### WHAT THIS TASK INVOLVES:
Copy out the entries below word for word, leaving out the pictures.

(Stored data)
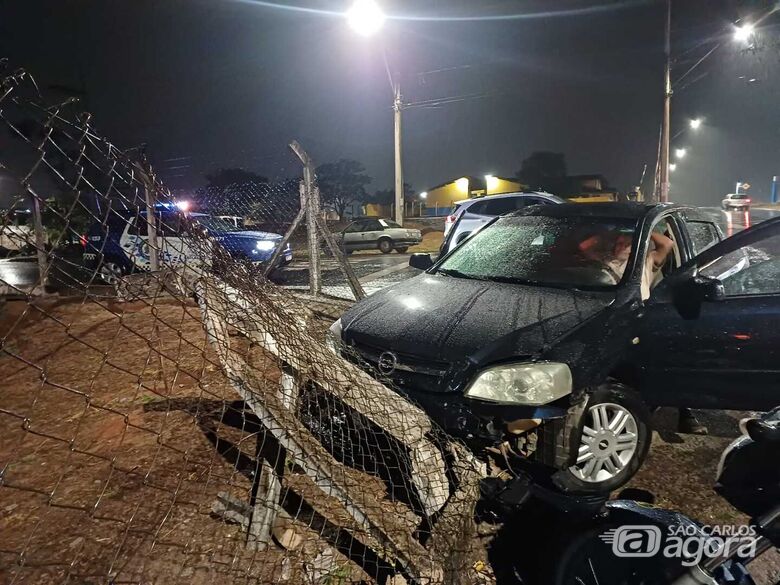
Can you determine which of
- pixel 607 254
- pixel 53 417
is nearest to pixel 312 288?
pixel 53 417

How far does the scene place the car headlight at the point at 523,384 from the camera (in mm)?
2406

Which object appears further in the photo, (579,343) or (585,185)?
(585,185)

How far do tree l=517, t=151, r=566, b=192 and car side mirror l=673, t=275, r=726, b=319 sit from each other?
52.7 m

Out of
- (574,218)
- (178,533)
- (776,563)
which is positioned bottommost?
(776,563)

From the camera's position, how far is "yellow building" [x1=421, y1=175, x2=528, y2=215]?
45728mm

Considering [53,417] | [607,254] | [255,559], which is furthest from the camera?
[607,254]

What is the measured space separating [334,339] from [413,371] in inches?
29.2

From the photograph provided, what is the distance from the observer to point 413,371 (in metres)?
2.63

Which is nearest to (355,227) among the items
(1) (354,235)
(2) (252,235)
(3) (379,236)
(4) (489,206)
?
(1) (354,235)

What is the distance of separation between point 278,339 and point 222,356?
0.34 meters

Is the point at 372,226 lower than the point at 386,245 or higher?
higher

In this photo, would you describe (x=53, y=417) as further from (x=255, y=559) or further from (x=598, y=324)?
(x=598, y=324)

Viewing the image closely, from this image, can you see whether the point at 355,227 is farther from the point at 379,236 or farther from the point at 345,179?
the point at 345,179

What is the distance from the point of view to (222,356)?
2199mm
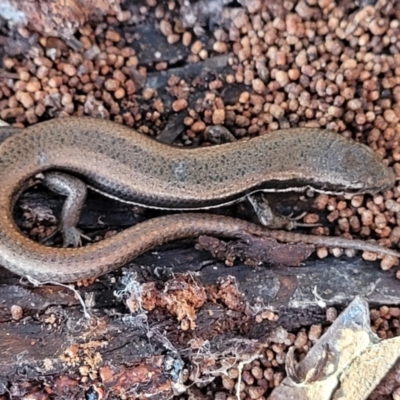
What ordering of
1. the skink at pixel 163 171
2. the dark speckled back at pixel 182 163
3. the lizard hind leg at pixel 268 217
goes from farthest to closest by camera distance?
1. the lizard hind leg at pixel 268 217
2. the dark speckled back at pixel 182 163
3. the skink at pixel 163 171

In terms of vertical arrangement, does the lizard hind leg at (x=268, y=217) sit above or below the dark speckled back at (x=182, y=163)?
below

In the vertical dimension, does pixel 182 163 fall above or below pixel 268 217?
above

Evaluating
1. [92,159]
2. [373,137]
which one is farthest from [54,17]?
[373,137]

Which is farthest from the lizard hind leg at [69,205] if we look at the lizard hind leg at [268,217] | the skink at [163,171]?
the lizard hind leg at [268,217]

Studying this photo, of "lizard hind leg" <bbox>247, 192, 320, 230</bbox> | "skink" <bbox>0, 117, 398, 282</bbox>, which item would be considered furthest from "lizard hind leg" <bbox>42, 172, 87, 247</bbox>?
"lizard hind leg" <bbox>247, 192, 320, 230</bbox>

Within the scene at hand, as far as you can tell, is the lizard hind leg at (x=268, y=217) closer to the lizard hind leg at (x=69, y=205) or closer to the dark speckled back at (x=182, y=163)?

### FINAL RESULT:
Can you determine which of
- pixel 607 254
- pixel 53 417
is nearest to pixel 312 288?
pixel 53 417

How far does the scene place the car headlight at the point at 523,384 from the camera (in mm)?
2406

Which object appears further in the photo, (579,343) or (585,185)?
(585,185)

How far do tree l=517, t=151, r=566, b=192 and car side mirror l=673, t=275, r=726, b=319 sit from each other?
52.7 m

Out of
- (574,218)
- (178,533)
- (776,563)
which is positioned bottommost?
(776,563)

From the camera's position, how far is "yellow building" [x1=421, y1=175, x2=528, y2=215]?
45728mm

Considering [53,417] | [607,254] | [255,559], which is furthest from the camera?
[607,254]

What is the measured space separating [334,339] from [413,371] in inches?
29.2

From the photograph provided, what is the distance from the observer to point 413,371 (in metres)?
2.63

Which is nearest to (355,227) among the items
(1) (354,235)
(2) (252,235)
(3) (379,236)
(4) (489,206)
?
(1) (354,235)

What is the distance of separation between point 278,339 and point 222,356?
0.34 meters

Is the point at 372,226 lower than the point at 386,245 or higher?
higher

In this photo, would you describe (x=53, y=417) as further from (x=255, y=559) or further from (x=598, y=324)?
(x=598, y=324)

Viewing the image closely, from this image, can you see whether the point at 355,227 is farther from the point at 379,236 or farther from the point at 345,179?
the point at 345,179

What is the distance from the point of view to (222,356)?
2199mm
What ordering of
1. the skink at pixel 163 171
2. the dark speckled back at pixel 182 163
3. the lizard hind leg at pixel 268 217
goes from farthest to closest by camera distance?
1. the lizard hind leg at pixel 268 217
2. the dark speckled back at pixel 182 163
3. the skink at pixel 163 171

In terms of vertical arrangement, does the lizard hind leg at (x=268, y=217) sit above or below the dark speckled back at (x=182, y=163)?
below

In the vertical dimension, does pixel 182 163 fall above or below pixel 268 217?
above

Evaluating
1. [92,159]
2. [373,137]
which one is farthest from [54,17]?
[373,137]

Which is farthest from the lizard hind leg at [69,205] if we look at the lizard hind leg at [268,217] | the skink at [163,171]?
the lizard hind leg at [268,217]

Studying this photo, of "lizard hind leg" <bbox>247, 192, 320, 230</bbox> | "skink" <bbox>0, 117, 398, 282</bbox>, which item would be considered furthest from "lizard hind leg" <bbox>42, 172, 87, 247</bbox>?
"lizard hind leg" <bbox>247, 192, 320, 230</bbox>

Within the scene at hand, as far as you can tell, is the lizard hind leg at (x=268, y=217) closer to the lizard hind leg at (x=69, y=205) or closer to the dark speckled back at (x=182, y=163)?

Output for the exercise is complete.